The rest of this paper is organized as follows: in Section 2, the definition of the multi-agent CA problem is given and in Section 3, we briefly review the related work. In Section 4, the history-based credit assignment method is presented and the knowledge-based method is introduced in Section 5. Section 6 presents the experimental results and Section 7 concludes the paper.

2 Multi-agent credit assignment problem

In this section, we give the notations that will be used throughout the paper, and also the formal definition of multi-agent CA problem. In the rest of the paper, we use the following notations. The number of agents will be specified by N, n shows the current agent, and S denotes the number of states. Each agent will select its action from the allowable action set A. The state of agent i at time t denoted by $s_{t}^{i}$ and the current action selected by this agent at state $s_{t}^{i}$ shown by $a_{t}^{i}$ . The feedback to the selected action $a_{t}^{i}$ by the agent i at time t represented by $f_{t}^{i}$ and f_t is the total feedback received at time t by the team of the agents.

2.1 Problem definition

Figure 1 shows the interaction of two main actors of the problem: an environment and a group of agents in the presence of a special agent, named critic. Critic can be either external or internal. By external critic, we mean that a distinct agent (in the group of agents) exists who is equipped with the wisdom of credit distribution. In the internal critic model, every agent has a kind of knowledge in his mind that helps him to distribute the received feedback to some part of his knowledge, or gain his share from the feedback received by a group of agents.

There exists a group of agents cooperating with each other in order to reach a goal. In the reinforcement learning model, a feedback is returned from the environment to give a clue of the rate of satisfaction of the environment from the action selected by the agent group. The feedback can be the consequence of the previous actions carried out by the agents meaning that there is a time interval between the action that is performed and its consequence in the form of a feedback. If each individual in the group of agents wants to use his own share of the reinforcement received by the environment, there is a need for someone to convert the scalar feedback (reinforcement) f_t to a vector of feedbacks $[f_{t}^{1}, f_{t}^{2}, . . . f_{t}^{N}]$ , where N is the number of agents and $f_{t}^{i}$ is intended to be given to the i^th agent, and with that, each member of the team can pursue his own individual learning, independent of the others. The critic is responsible for feedback distribution and generally has no information about the task assigned to the group of agents, and also about the duty of each agent in the team; the only thing available to him is the vector of actions selected by agents $[a_{t}^{1}, a_{t}^{2}, . . . a_{t}^{N}]$ . The critic can improve the quality of credit assignment over time, this is what we mean as “critic learning”. In the process of learning, either the critic learn the task of the agents, or it can learn the assignment, without learning the task.

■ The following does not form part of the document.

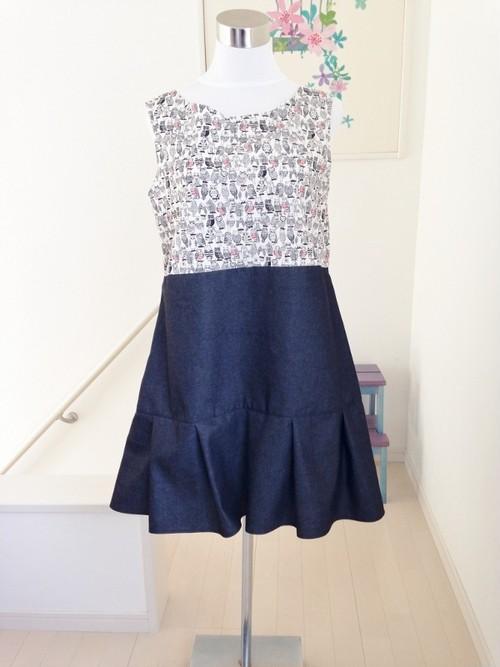 """キレイな黒のカラーデニムで作ったエレガントな裾フリルの""""着る""""スカート"""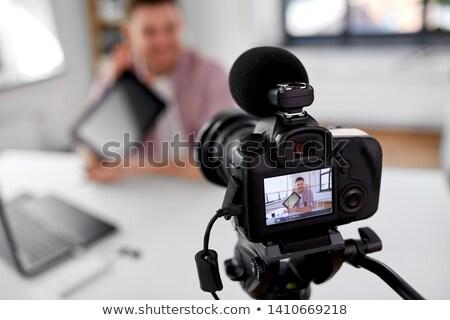 Mannelijke blogger bloggen mensen camera Stockfoto © dolgachov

The team of agents may be homogeneous or heterogeneous. The vector $[a_{t}^{1}, a_{t}^{2}, . . . a_{t}^{N}]$ may not be the same as the one received by the environment. There may be some kind of noise which converts the vector to the $[α_{t}^{1}, α_{t}^{2}, . . ., α_{t}^{N}]$ , so the environment does not receive the real set of actions and the feedback is the result of a noisy set.

3 Related works

The CA problem was first seen in the notes from Minsky [15], who defined it as: “The credit assignment problem concerns determining how the success of a system’s overall performance is due to the various contributions of system’s components.” It was simply a method for credit/blame sharing [16]. Weis classified the CA problem into two main categories: inter-agent CA and intra-agent credit assignment [17]. Inter-agent is the assignment of credit for an overall performance change to the external actions of the agents. Intra-agent is the assignment of credit for a particular external action of an agent to its underlying internal inference and decisions. Most of the methods proposed in the literature for solving the CA problem can be classified into four main groups: temporal, multi-agent, structural, and social credit assignment. Figure 2 shows the classification of these methods. There are also some CA methods that do not belong to the above four groups. These methods are classified as other methods.

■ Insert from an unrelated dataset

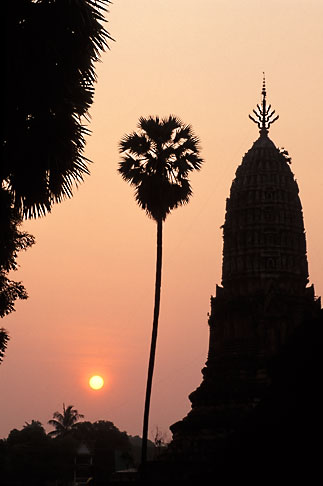 image 0-380-86 Thailand, Sukhothai, Wat Phra Si Ratanamahathat, Si Satchanalai Historical Park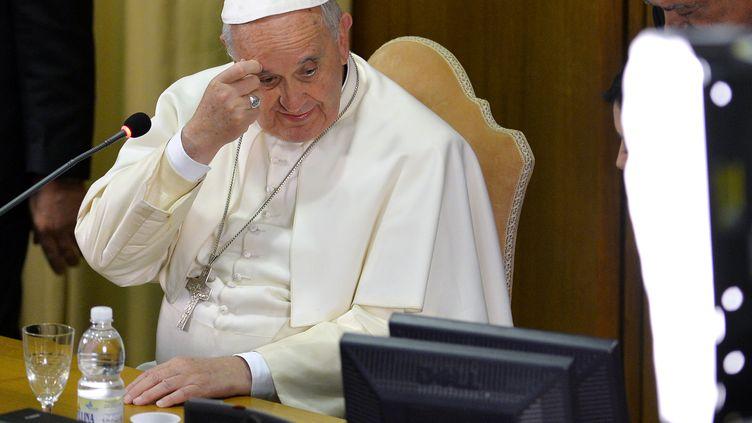 Le pape François lors d'une vidéoconférence au Vatican, le 5 février 2015. (ANDREAS SOLARO / AFP)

In temporal credit assignment, components in the Minsky definition are time and action. The issue is accompanied by a famous problem of delayed reward [5], means that an agent acts in an environment and does not immediately receive the consequence of its actions. When the feedback is received, the agent typically does not know which of his actions deserves that. Several methods were proposed to solve the above mentioned problem. The first idea was given in [4]. The algorithms were based on learning automata and mathematical learning theory, and the tasks were selected to include, first in separation and then in group, the issue of misleading generalizations, delayed reinforcement, and so on.

Three reinforcement learning models that address temporal CA are based on actor-critic [9], Q-learning [5], and SARSA [10]. Eligibility traces are one of the basic methods of reinforcement learning [10, 4] that keep the history of the occurrence of an event, such as the visiting a state or choosing an action. The trace marks the memory parameters associated with an event as eligible for undergoing updates in the learning algorithm. When a TD error occurs, only the eligible states or actions are used to generate the feedback for the error. Thus, eligibility traces help to fill the gap between events and training information. The eligibility traces versions of SARSA (0) and one-step Q-Learning are called SARSA (λ) and Q (λ), respectively. Besides, first visit profit sharing was proposed as a solution of CA problem in the partially observable environments [18].

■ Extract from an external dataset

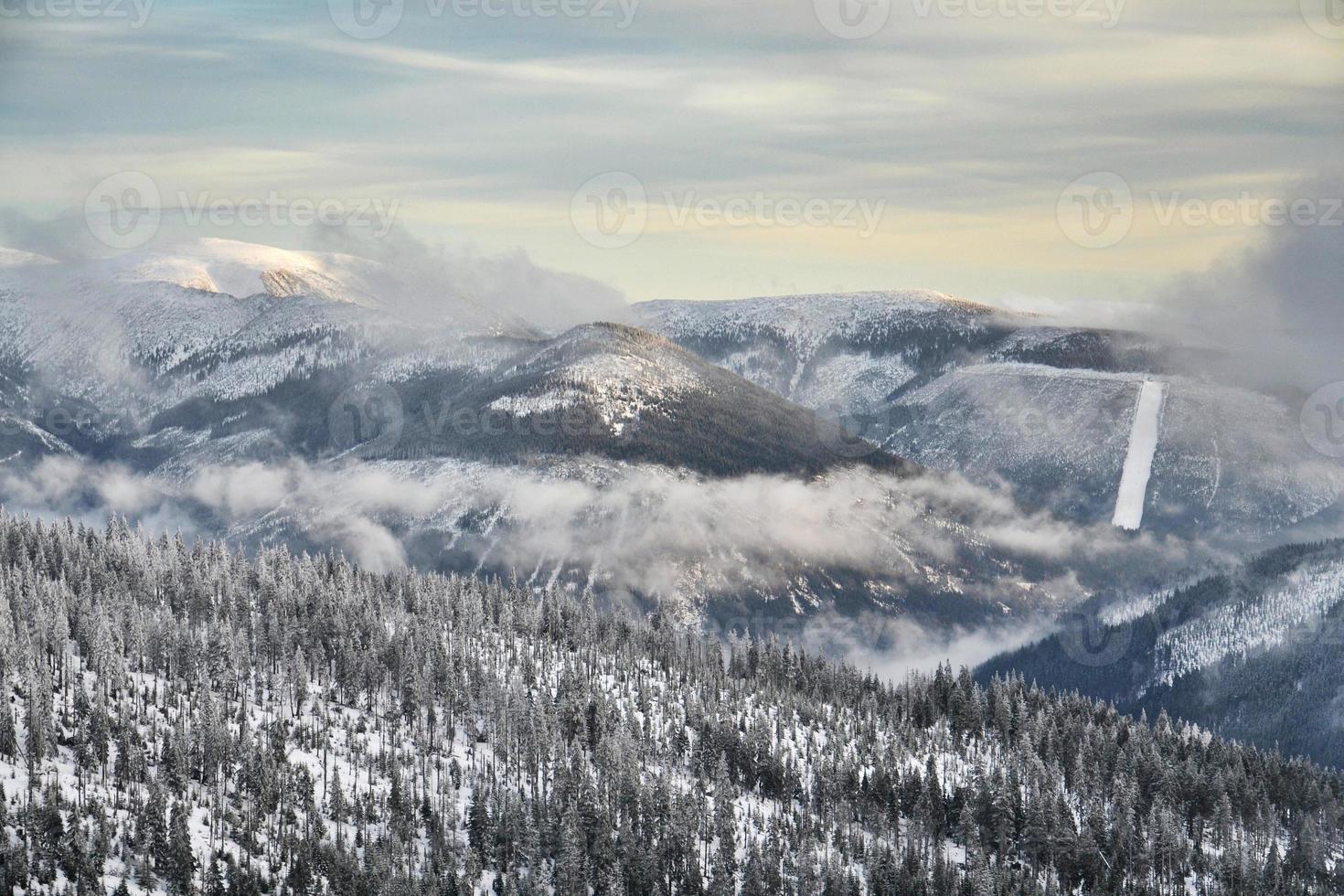 país brumoso foto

In [19], a method was given for solving temporal CA problem when the feedback is a sequence of decisions. To explore this problem, the event-related potentials (ERPs) were recorded as participants performed a sequential decision task.

Structural CA puts forth the question of which part of the agent’s knowledge deserves credit. In nonstructural methods, a kind of hierarchy was discovered in a task, and the problem was solved with that hierarchy [20, 21]. Attention-gated reinforcement learning (AGREL) resolved both the all-knowing teacher problem and the structural CA problem [22]. For learning in large state spaces, the learning problem can be decomposed to a set of subproblems. One approach to the decomposition is to represent the knowledge as a collection of smaller, more individually manageable pieces. Then, externally verifiable decomposition was used to learn more complex knowledge structures over which structural CA performed during learning [23]. In [24], statistical mechanical analysis was applied to the learning process in a simple neural networks to clarify the effect of temporal and structural credit assignments and their interactions. In [25], progress estimators were proposed to measure the progress toward the goal of a given behavior during his execution. In [26], the authors proposed a reinforcement learning mechanism as a model for recurrent choice and extended it for skill learning.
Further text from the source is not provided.